With regards to cost we observe that the integer solution produced over \(\hat{\mathcal {P}}\) is identical to the LP value in over 99% of problem instances thus certifying that the optimal integer solution is produced. For those instances on which LP relaxation fails to produce integer results, the gaps between the LP objectives and the integer solutions are all within 1.5% of the LP objectives. This is achieved by solving the ILP in Eq. 2 over \(\hat{\mathcal {P}}\).

Table 1. We display average precision of our approach versus [10]. Running times are measured on an Intel i7-6700k quad-core CPU.

For the sake of completeness, we also report MPPE accuracy in terms of average precisions (APs) and compare it against a state-of-the-art primal heuristic solver [10] (Table 1). We note that compared to [10], we excel in hard-to-localize parts such as wrists and ankles, but fails at parts close to neck such as head and shoulder; this could be a side effect of the fact that costs from [8] are trained on power set of all detections including neck, thus pose associated with multiple neck detections could be a better choice for certain cases. In a more robust model, one could make a reliable head/neck detector, restricting each person to have only one head/neck. Qualitative results are shown in Fig. 3.

Fig. 3.

Example output of our system.

7 Conclusion

We have described MPPE as MWSP problem which we address using ICG with corresponding pricing problem solved by NBD. For over 99% of cases we find provably optimal solutions, which is practically important in domains where knowledge of certainty matters, such as interventions in rehabilitation.

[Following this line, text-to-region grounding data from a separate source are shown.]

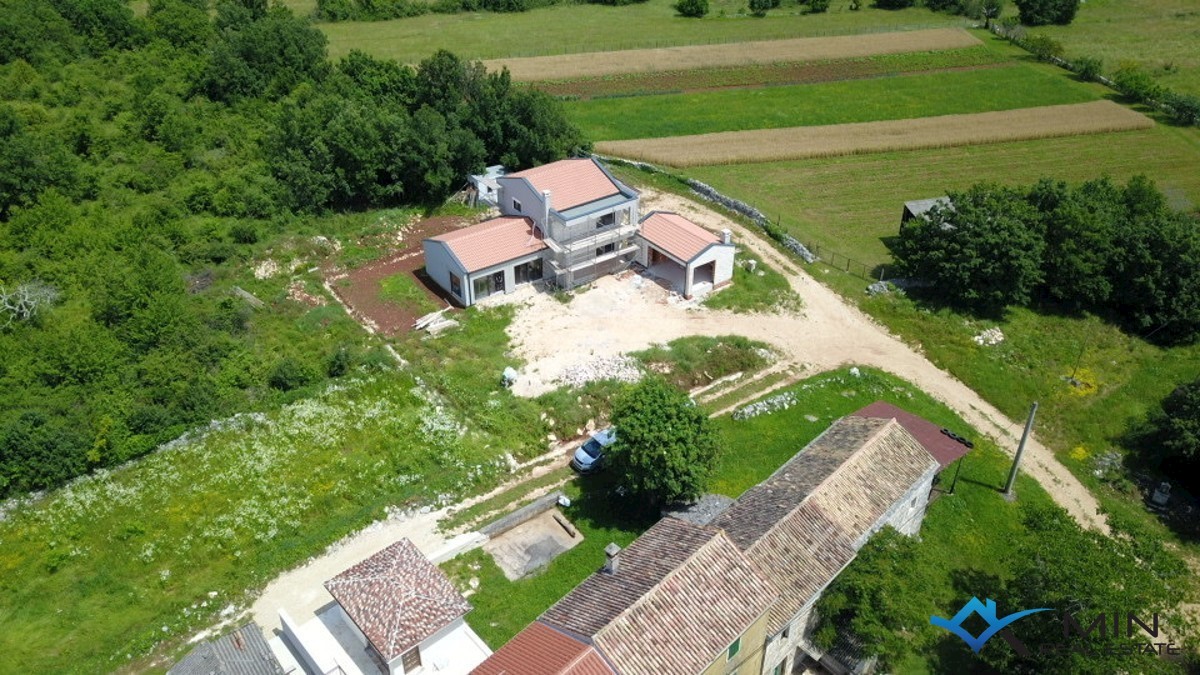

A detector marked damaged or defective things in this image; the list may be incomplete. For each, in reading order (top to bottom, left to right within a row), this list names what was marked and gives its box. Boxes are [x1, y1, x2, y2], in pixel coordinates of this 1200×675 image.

rusty roof [504, 157, 624, 210]
rusty roof [427, 212, 544, 270]
rusty roof [638, 210, 720, 263]
rusty roof [849, 398, 969, 468]
rusty roof [705, 415, 940, 629]
rusty roof [324, 538, 472, 658]
rusty roof [470, 619, 614, 672]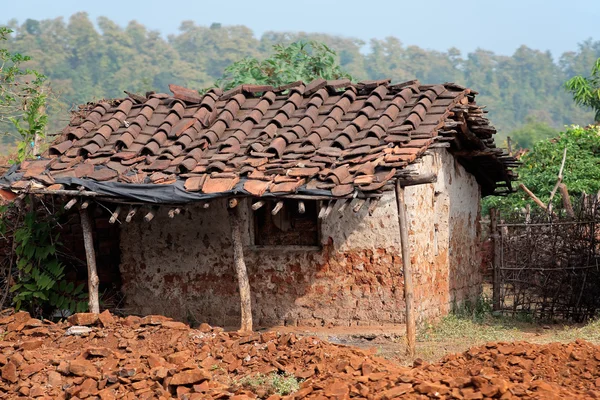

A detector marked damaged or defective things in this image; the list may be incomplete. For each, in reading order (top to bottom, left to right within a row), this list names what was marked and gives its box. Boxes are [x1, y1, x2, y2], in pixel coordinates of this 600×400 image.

pile of broken bricks [0, 310, 596, 400]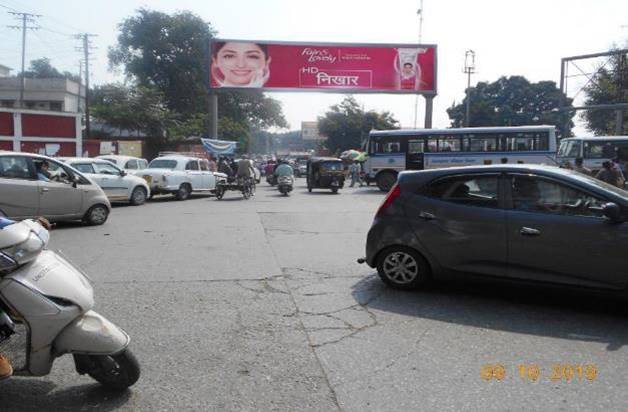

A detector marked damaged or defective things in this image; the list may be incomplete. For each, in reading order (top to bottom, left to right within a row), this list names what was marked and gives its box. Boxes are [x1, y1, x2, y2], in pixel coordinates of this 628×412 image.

cracked road surface [3, 182, 628, 410]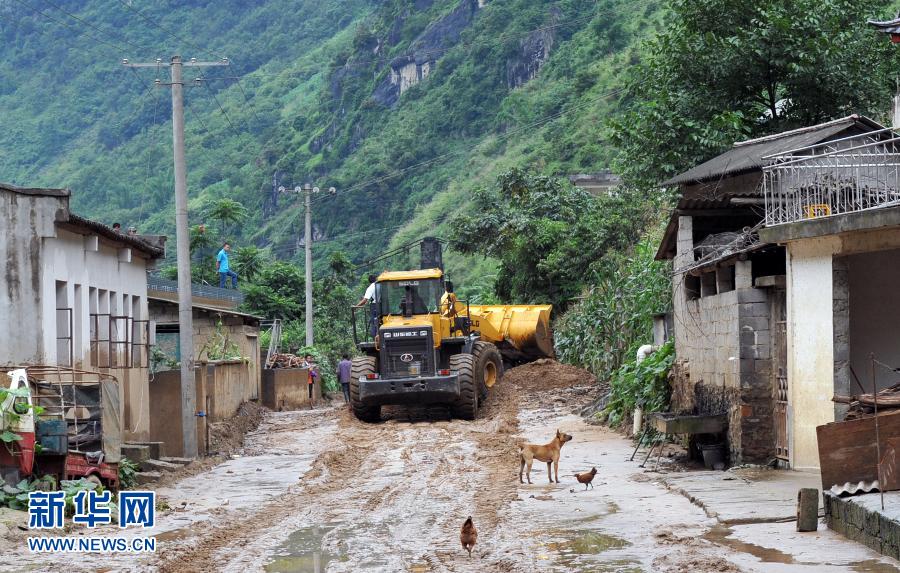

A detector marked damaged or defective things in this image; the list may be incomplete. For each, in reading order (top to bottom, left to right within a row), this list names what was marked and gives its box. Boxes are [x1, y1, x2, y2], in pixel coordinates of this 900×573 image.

rusted metal sheet [820, 408, 900, 490]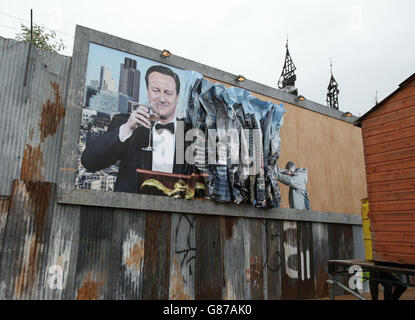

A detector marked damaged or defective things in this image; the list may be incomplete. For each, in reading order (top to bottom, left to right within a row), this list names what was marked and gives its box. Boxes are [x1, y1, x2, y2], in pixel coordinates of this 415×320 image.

Our procedure for solving the pricing problem vastly outperforms a baseline dynamic programming approach. We expect that NBD will find many applications in machine learning and computer vision, especially for solving dynamic programs with over high tree-width graphs. For example we could formulate sub-graph multi-cut tracking [16] as a MWSP problem solved with ICG with pricing solved via NBD. Moreover, for general graphs that main contain cycles, our NBD is directly applicable with dual decomposition algorithms [9, 18], which decompose the graph into a set of trees that are solvable by dynamic programs.